Defining Serverless — Part 5

How Serverless approaches handling of component failures

Symphonia
Mike Roberts
Jun 28, 2017

This is the final part of a series defining Serverless Services in terms of five common traits, which John Chapin and I introduced in our free ebook from O’Reilly — What is Serverless?. If this is the first part you’ve come to I advise taking a look at Part 1 first, for context. In this part we discuss the fifth trait common to Serverless services.

Trait #5 — Implicit High Availability

High Availability (HA) is a term that we often use about software systems to describe the ability of the system to continue to operate even when one instance of a component fails. HA is typically often implemented using some kind of redundancy technique. When we build and operate applications using traditional architectural techniques, and long-lived server components, it is frequently our responsibility to implement HA. This might involve setting up a database cluster as opposed to a single database instance, or setting up a farm of web servers.

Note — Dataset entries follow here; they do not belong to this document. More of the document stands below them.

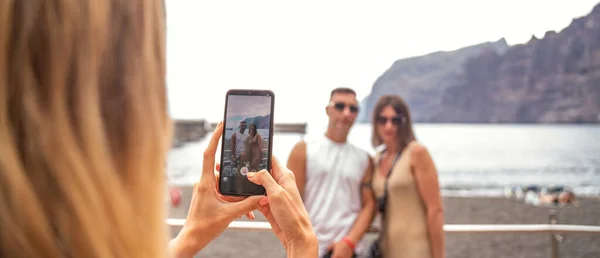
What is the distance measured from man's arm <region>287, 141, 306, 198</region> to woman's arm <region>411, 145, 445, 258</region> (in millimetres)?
376

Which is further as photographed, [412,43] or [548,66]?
[548,66]

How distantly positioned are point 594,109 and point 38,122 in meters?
49.9

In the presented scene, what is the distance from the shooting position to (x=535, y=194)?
15.6 m

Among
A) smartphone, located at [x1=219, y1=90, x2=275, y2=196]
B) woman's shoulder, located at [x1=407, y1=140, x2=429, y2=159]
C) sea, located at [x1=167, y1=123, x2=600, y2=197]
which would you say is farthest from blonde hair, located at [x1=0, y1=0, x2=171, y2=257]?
sea, located at [x1=167, y1=123, x2=600, y2=197]

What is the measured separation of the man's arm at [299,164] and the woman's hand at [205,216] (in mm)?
1060

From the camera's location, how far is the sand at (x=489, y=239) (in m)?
4.62

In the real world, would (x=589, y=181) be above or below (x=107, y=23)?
below

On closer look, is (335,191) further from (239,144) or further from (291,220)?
(291,220)

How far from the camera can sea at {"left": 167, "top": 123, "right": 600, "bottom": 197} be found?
22.5 m

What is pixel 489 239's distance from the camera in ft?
23.4

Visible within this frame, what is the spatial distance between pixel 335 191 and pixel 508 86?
4996cm

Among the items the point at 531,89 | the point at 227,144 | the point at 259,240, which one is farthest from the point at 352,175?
the point at 531,89

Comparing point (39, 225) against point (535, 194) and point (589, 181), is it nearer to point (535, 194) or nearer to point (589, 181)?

As we described in trait #1, with Serverless we are no longer concerned with long-lived server components. Instead we use a fully-managed remote service, or are implementing pieces of code that are ephemeral, and event-triggered. In such a world it is not possible to make our own application highly available without the underlying Serverless services themselves being highly available.

Because of this we assume that Serverless services are highly available by default, or in other words that they offer implicit high availability. For a Serverless database we assume clustering is managed on our behalf; for Serverless Functions-as-a-Service we assume that if a computation node fails then the vendor will instantiate a new one, with our code, and re-route events to the new node.

As another example let’s consider Amazon S3. I’ve mentioned S3 a few times in this series, and I consider it Amazon’s oldest Serverless service, even though we didn’t necessarily think of it in such terms for most of its lifetime. S3 is, in one view, a large network file system (it’s actually an ‘object store’, but that’s not important for this brief discussion). When we use S3 we can upload files, and then download them again later. This makes it feel like a network file server. But with S3 we’re never concerned about individual file storage servers, or nodes — we assume that if an individual component in S3 fails then our data will still be safe, and that we’ll continue to be able to access our data. This is implicit HA.

Failovers of a Serverless service may still be felt by clients to some extent, even if we’re not responsible for resolving them, or in fact able to resolve them. For example if a Lambda compute node fails we may experience instability using that Lambda function until the problem is resolved. The laws of distributed development still apply, and we still need to include error handling in our code.

An important caveat to this trait is that implicit HA has its limits. When I use the term I’m thinking about the ability of a service to handle the failure of an individual node, and that maps roughly to an individual server (host or process). What I’m not talking about here is the ability of a vendor to offer automatic failover for a failure of an entire service system. In other words Serverless does not offer implicit Disaster Recovery.

Let’s consider S3 again. While we don’t feel the effects of an individual S3 node failing, we do feel the effects of a complete failure of S3 within a given region (a closely located set of data centers). Such an event occurred on February 28 2017 when S3 failed in the US-East-1 region. In the timeline of S3 failures, this would be considered a disaster in my mind, and S3 does not promise to handle such a scenario (it is only advertised to offer 99.99% availability, or roughly 1 hour of downtime per year.)

Because of this when designing Serverless applications we still need to consider such disaster scenarios in our own architectural planning. The good news is that many vendors, like AWS, offer multiple, highly isolated, regions and so one first approach for Serverless DR is to consider a multi-region deployment strategy. This comes with work, but it is perfectly possible to mitigate many of the effects of a cross-region outage in this way.

In summary, Serverless services offer implicit High Availability (HA) since we require them to do so in order for our usage of them to itself be HA. A service that does not offer HA is not, in my mind, Serverless. Serverless services do not, however, offer implicit Disaster Recovery and it is still our responsibility to handle the failure of an entire service system.


This brings us to the end of this series. Serverless applications are ones that are implemented using Serverless services. A Serverless service is one that entirely, or very nearly entirely, exhibits the five traits that I’ve described in this series, namely:

  1. Requires no management of Server hosts or Server processes
  2. Self auto-scales and auto-provisions, based on load
  3. Offers costs based on precise usage
  4. Has performance capabilities defined in terms other than host size / count
  5. Has implicit High Availability (explained above)

It is, of course, perfectly reasonable for a system to be implemented using both Serverless and non Serverless services — the badge ‘Serverless’ does not make something inherently good or bad, it merely means it exhibits these five attributes. Such mixed architectures are ones we call ‘hybrid architectures’, and we talk about these on page 44 of our ebook What is Serverless?.